WHAT IS EXPECTED>
Copy every one of the following records word for word, keeping each line unchanged.

AVAILABLE DATA>
☆ ☆ ☆ ☆

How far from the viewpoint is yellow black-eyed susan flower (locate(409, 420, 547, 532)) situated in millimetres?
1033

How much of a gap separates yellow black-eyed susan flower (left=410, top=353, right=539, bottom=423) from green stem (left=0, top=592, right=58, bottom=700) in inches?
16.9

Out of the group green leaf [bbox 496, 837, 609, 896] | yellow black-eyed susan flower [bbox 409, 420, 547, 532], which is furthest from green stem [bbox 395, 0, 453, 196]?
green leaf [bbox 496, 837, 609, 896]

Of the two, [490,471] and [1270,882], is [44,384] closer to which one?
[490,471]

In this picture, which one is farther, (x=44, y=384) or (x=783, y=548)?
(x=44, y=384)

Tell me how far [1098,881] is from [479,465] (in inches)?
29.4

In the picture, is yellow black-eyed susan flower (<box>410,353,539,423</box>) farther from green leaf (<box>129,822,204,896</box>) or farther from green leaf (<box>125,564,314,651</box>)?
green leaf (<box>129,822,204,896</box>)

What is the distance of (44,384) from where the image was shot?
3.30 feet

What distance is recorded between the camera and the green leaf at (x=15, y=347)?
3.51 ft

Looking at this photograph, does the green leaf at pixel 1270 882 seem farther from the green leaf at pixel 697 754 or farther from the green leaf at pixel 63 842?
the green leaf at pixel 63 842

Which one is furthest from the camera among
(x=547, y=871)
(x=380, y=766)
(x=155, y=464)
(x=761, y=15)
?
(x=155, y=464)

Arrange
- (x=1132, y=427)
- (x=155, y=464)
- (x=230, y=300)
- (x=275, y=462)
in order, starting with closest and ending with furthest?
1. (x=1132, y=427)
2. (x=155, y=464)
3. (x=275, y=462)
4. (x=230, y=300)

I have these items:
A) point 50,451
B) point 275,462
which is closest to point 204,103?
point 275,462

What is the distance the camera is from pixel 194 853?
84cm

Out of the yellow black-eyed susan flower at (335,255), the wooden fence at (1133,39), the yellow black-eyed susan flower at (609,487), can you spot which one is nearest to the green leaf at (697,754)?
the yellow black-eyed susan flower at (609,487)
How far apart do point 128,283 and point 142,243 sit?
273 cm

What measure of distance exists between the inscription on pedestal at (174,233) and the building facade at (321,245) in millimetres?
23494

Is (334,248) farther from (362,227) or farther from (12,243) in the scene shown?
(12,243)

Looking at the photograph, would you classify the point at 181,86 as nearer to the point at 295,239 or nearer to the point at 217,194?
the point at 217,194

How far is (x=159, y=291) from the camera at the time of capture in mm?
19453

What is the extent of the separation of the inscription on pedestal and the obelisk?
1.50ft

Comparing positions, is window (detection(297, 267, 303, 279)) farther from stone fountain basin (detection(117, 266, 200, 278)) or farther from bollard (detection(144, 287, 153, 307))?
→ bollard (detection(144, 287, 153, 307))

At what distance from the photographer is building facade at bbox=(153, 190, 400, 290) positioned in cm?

☆ ☆ ☆ ☆

RESPONSE TO THIS EXERCISE>
How far from the viewpoint is yellow black-eyed susan flower (locate(409, 420, 547, 532)) situated in millimetres?
1033

How much of a gap separates yellow black-eyed susan flower (left=410, top=353, right=539, bottom=423) from green stem (left=0, top=592, right=58, bottom=700) in inches?
16.9

Out of the group green leaf [bbox 496, 837, 609, 896] | yellow black-eyed susan flower [bbox 409, 420, 547, 532], which is furthest from green stem [bbox 395, 0, 453, 196]?
green leaf [bbox 496, 837, 609, 896]

Of the two, [490,471] and [1270,882], is [44,384] closer to which one?
[490,471]

In this picture, which one is farther, (x=44, y=384) or (x=783, y=548)?
(x=44, y=384)

Tell me how far [1098,881] is from [479,465] (in inches)?
29.4

In the picture, is yellow black-eyed susan flower (<box>410,353,539,423</box>) farther from green leaf (<box>129,822,204,896</box>) or farther from green leaf (<box>125,564,314,651</box>)?
green leaf (<box>129,822,204,896</box>)

What is the distance of (44,384) from where the image was shot?
3.30 feet

What distance is recorded between the camera and the green leaf at (x=15, y=347)?
3.51 ft

Looking at this photograph, does the green leaf at pixel 1270 882 seem farther from the green leaf at pixel 697 754 or farther from the green leaf at pixel 63 842?
the green leaf at pixel 63 842

Which one is furthest from the camera among
(x=547, y=871)
(x=380, y=766)
(x=155, y=464)
(x=761, y=15)
?
(x=155, y=464)

Arrange
- (x=1132, y=427)
- (x=155, y=464)
- (x=230, y=300)
- (x=275, y=462)
in order, starting with closest and ending with furthest?
1. (x=1132, y=427)
2. (x=155, y=464)
3. (x=275, y=462)
4. (x=230, y=300)

I have these items:
A) point 50,451
B) point 275,462
which is closest to point 204,103?
point 275,462

What is the distance the camera is from pixel 194 853?
84cm

Out of the yellow black-eyed susan flower at (335,255), the wooden fence at (1133,39), the yellow black-eyed susan flower at (609,487), can you spot which one is nearest to the green leaf at (697,754)?
the yellow black-eyed susan flower at (609,487)
How far apart do point 128,283 and point 142,243 sit?
273 cm

What measure of distance exists between the inscription on pedestal at (174,233) and the building facade at (321,245) in millimetres?
23494

Is (334,248) farther from (362,227) or farther from (12,243) in the scene shown?
(12,243)

Looking at the photograph, would you classify the point at 181,86 as nearer to the point at 295,239 or nearer to the point at 217,194?
the point at 217,194

How far is (x=159, y=291) from the camera at the time of capture in mm?
19453

What is the extent of the separation of the inscription on pedestal and the obelisk?
1.50ft

Comparing positions, is window (detection(297, 267, 303, 279)) farther from stone fountain basin (detection(117, 266, 200, 278)) or farther from bollard (detection(144, 287, 153, 307))?
→ bollard (detection(144, 287, 153, 307))

At what distance from the photographer is building facade at bbox=(153, 190, 400, 290) positioned in cm?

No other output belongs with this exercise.